— START OF TEXT SEGMENT —
1. Field of the Invention
This invention relates to systems and methods for 3D telepresence and other 3D display applications for moving images and more particularly to systems and methods for presenting auto stereoscopic integral holograms on a stationary direct-view display at video or sub-video rates.
2. Description of the Related Art
Video Conferencing
Video conferencing is a set of interactive telecommunication technologies that allow two or more locations to interact via two-way video and audio transmissions simultaneously. Standard video conferencing does not try to produce the illusion that connected locations are merged together for better interaction.
Telepresence
“Telepresence” refers to a set of technologies that allow a person to feel as if they were present, to give the appearance that they were present, or to have an effect, at a location other than their true location. Several techniques are used and emphasis is placed on image quality.
Telepresence may or may not include natural size imaging of the people, three dimensional reproduction of the scene, mutual interaction of the remote location or full video rate reproduction. Telepresence is a qualitative improvement over the standard video conferencing system. Telepresence systems include the elements presented in the block diagram of FIG. 1. For simplicity only a one-way channel is described. Telepresence system may have two-way channels of the same or different technologies (example: telepresence in one way and standard video conferencing the other way).
— END OF TEXT SEGMENT —
* [TO-DO LIST]:
#1 Answer the following questions using the passage on 3D telepresence, one answer per line.
(a) On what type of display does the invention present auto stereoscopic integral holograms?
(b) What illusion does standard video conferencing not attempt to produce?
(c) What example is given of a telepresence system with two-way channels of different technologies?
#2 Reproduce the stretch of the passage on 3D telepresence from "1. Field of" through "for better interaction.".
— START OF LISTING —
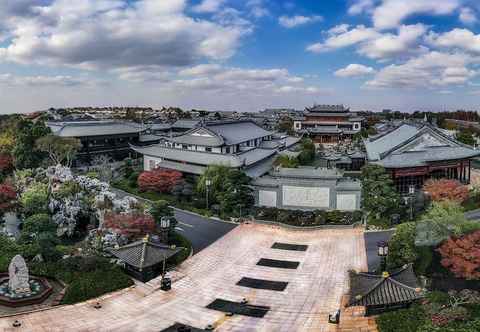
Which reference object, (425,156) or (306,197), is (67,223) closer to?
(306,197)

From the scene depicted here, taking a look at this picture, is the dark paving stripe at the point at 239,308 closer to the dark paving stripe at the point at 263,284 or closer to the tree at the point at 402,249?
the dark paving stripe at the point at 263,284

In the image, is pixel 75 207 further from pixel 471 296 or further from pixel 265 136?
pixel 265 136

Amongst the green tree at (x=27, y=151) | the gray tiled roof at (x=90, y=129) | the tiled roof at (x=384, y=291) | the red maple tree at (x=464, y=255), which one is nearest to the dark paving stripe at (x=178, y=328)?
the tiled roof at (x=384, y=291)

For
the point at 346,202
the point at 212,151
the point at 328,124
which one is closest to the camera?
the point at 346,202

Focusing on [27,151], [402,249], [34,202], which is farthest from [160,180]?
[402,249]

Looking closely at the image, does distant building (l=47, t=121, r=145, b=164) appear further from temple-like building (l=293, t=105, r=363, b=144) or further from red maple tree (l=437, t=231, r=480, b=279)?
red maple tree (l=437, t=231, r=480, b=279)

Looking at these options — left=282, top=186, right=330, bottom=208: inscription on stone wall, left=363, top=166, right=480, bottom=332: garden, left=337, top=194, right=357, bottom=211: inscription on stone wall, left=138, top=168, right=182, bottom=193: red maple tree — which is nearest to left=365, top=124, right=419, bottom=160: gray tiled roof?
left=337, top=194, right=357, bottom=211: inscription on stone wall
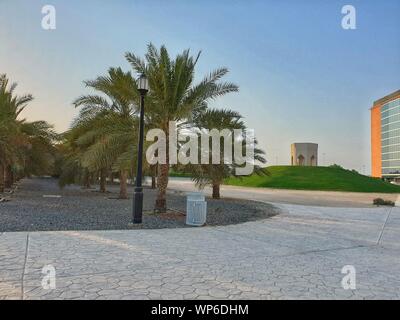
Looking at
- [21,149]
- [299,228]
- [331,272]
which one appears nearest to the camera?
[331,272]

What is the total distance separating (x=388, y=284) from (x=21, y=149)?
1804 cm

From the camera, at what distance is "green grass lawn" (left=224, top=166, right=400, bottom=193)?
42.2m

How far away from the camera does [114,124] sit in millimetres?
12992

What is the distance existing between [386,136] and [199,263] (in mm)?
121120

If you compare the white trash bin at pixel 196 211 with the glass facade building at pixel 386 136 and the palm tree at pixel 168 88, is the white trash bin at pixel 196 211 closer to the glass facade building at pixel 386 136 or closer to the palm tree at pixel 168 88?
the palm tree at pixel 168 88

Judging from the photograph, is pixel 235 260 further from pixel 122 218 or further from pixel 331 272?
pixel 122 218

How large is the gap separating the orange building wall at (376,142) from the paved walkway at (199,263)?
119483 mm

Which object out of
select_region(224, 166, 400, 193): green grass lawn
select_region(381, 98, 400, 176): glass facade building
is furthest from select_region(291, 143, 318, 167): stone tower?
select_region(381, 98, 400, 176): glass facade building

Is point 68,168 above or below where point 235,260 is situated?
above

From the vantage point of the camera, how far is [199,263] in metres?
5.61

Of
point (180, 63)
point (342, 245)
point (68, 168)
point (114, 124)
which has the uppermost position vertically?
point (180, 63)

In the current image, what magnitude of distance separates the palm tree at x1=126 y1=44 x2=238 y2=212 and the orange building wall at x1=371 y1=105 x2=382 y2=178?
11879cm

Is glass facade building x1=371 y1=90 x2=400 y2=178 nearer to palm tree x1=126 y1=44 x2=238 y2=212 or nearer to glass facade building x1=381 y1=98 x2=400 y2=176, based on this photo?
glass facade building x1=381 y1=98 x2=400 y2=176
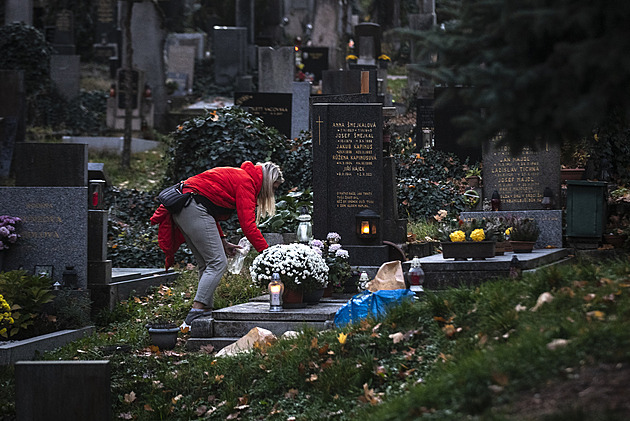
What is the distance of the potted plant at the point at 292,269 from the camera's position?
26.0ft

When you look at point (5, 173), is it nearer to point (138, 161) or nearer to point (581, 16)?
point (138, 161)

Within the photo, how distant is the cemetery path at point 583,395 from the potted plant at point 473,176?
28.9 ft

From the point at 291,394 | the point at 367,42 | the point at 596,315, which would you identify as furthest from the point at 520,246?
the point at 367,42

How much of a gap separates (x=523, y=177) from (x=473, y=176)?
1.89 metres

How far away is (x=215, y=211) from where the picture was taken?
8078mm

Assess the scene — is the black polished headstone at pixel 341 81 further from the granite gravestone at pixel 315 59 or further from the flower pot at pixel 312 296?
the granite gravestone at pixel 315 59

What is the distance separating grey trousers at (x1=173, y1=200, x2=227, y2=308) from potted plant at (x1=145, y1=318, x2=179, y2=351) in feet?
1.88

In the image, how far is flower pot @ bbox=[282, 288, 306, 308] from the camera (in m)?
8.13

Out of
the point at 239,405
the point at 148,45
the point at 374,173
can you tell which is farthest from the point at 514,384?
the point at 148,45

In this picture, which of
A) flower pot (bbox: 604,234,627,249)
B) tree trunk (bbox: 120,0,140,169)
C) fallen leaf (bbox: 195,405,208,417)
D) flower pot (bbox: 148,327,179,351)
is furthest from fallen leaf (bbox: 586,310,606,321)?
tree trunk (bbox: 120,0,140,169)

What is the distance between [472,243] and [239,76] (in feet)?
76.4

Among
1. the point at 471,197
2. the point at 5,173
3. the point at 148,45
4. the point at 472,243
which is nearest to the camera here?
the point at 472,243

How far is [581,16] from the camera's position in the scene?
11.7ft

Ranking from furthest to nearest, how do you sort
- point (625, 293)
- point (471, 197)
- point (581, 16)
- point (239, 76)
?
point (239, 76) → point (471, 197) → point (625, 293) → point (581, 16)
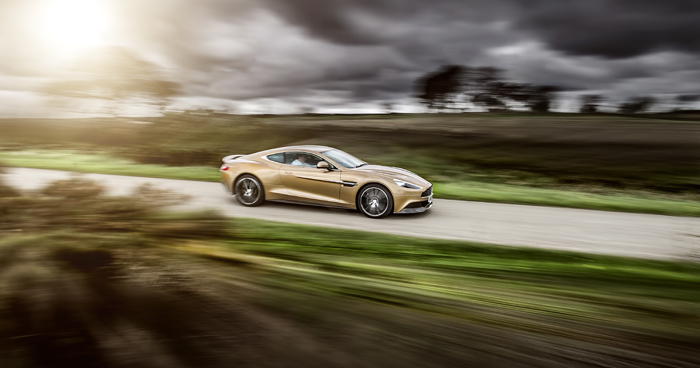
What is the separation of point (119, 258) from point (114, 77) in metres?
36.1

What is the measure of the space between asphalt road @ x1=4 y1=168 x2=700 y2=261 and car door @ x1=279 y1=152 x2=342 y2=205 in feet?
0.99

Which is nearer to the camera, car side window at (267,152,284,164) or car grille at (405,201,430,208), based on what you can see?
car grille at (405,201,430,208)

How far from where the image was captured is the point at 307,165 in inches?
329

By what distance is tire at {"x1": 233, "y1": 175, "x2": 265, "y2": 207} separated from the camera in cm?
871

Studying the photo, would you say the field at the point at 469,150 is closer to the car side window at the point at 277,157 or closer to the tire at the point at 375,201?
the tire at the point at 375,201

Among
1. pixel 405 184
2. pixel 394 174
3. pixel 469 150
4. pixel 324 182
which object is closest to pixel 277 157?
pixel 324 182

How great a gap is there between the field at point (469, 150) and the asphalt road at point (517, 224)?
67.6 inches

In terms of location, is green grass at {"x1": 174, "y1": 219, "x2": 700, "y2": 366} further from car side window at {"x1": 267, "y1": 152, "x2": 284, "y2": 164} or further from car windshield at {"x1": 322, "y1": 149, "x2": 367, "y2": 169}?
car side window at {"x1": 267, "y1": 152, "x2": 284, "y2": 164}

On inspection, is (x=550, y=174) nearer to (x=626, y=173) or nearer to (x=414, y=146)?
(x=626, y=173)

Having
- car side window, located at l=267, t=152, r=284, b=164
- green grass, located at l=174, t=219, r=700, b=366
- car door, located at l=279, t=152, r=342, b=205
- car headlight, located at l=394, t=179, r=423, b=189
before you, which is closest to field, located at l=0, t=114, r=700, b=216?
car headlight, located at l=394, t=179, r=423, b=189

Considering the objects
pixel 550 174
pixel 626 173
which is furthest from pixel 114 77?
pixel 626 173

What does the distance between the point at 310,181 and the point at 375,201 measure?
1.33 meters

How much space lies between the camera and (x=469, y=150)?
26.2m

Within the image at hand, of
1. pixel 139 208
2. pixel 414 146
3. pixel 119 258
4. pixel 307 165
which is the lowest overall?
pixel 119 258
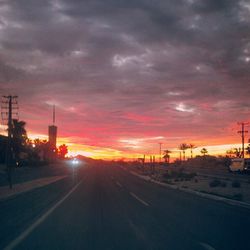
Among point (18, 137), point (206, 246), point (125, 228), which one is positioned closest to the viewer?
point (206, 246)

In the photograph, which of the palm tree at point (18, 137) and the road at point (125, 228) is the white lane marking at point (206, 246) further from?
the palm tree at point (18, 137)

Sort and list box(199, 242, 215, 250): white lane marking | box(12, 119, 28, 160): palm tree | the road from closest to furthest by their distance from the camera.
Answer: box(199, 242, 215, 250): white lane marking
the road
box(12, 119, 28, 160): palm tree

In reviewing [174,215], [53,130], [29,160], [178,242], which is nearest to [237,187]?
[174,215]

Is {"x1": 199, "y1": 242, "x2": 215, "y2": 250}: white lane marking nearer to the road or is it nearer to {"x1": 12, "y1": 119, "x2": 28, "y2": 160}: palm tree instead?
the road

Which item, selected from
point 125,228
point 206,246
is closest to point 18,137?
point 125,228

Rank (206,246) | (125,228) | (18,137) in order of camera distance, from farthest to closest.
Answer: (18,137) < (125,228) < (206,246)

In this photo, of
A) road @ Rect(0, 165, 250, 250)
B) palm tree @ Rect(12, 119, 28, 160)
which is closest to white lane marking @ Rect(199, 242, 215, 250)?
road @ Rect(0, 165, 250, 250)

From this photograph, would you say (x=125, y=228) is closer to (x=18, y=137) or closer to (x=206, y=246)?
(x=206, y=246)

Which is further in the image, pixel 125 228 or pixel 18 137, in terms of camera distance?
pixel 18 137

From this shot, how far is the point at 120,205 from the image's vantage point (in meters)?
19.9

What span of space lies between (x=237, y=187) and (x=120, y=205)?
19510 millimetres

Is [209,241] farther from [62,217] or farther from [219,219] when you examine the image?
[62,217]

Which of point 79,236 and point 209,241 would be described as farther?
point 79,236

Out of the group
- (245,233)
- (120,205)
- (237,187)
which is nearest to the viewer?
(245,233)
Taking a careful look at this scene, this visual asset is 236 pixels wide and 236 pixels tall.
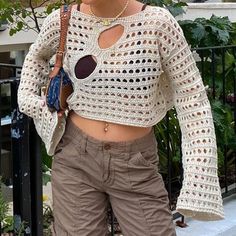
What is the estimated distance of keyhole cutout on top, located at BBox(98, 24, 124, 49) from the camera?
2.35 m

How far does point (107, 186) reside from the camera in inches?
94.1

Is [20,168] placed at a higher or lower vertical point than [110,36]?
lower

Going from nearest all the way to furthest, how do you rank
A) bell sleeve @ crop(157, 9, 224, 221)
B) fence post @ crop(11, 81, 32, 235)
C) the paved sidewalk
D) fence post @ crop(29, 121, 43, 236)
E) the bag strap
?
bell sleeve @ crop(157, 9, 224, 221), the bag strap, fence post @ crop(11, 81, 32, 235), fence post @ crop(29, 121, 43, 236), the paved sidewalk

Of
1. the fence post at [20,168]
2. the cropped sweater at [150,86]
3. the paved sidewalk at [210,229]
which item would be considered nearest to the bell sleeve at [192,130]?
the cropped sweater at [150,86]

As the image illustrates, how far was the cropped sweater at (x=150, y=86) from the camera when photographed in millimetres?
2303

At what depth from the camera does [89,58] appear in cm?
236

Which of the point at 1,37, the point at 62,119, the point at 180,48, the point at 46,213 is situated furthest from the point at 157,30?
the point at 1,37

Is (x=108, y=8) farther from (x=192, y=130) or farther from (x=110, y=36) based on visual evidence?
(x=192, y=130)

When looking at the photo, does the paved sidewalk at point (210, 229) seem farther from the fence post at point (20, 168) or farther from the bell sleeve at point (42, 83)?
the bell sleeve at point (42, 83)

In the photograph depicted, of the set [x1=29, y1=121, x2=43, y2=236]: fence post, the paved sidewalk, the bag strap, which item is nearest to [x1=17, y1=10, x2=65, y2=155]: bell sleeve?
the bag strap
— END OF LISTING —
* [SOLUTION LIST]:
#1
(a) A stationary direct-view display, at video or sub-video rates.
(b) The illusion that connected locations are merged together for better interaction.
(c) Telepresence in one way and standard video conferencing the other way.

#2
1. Field of the Invention
This invention relates to systems and methods for 3D telepresence and other 3D display applications for moving images and more particularly to systems and methods for presenting auto stereoscopic integral holograms on a stationary direct-view display at video or sub-video rates.
2. Description of the Related Art
Video Conferencing
Video conferencing is a set of interactive telecommunication technologies that allow two or more locations to interact via two-way video and audio transmissions simultaneously. Standard video conferencing does not try to produce the illusion that connected locations are merged together for better interaction.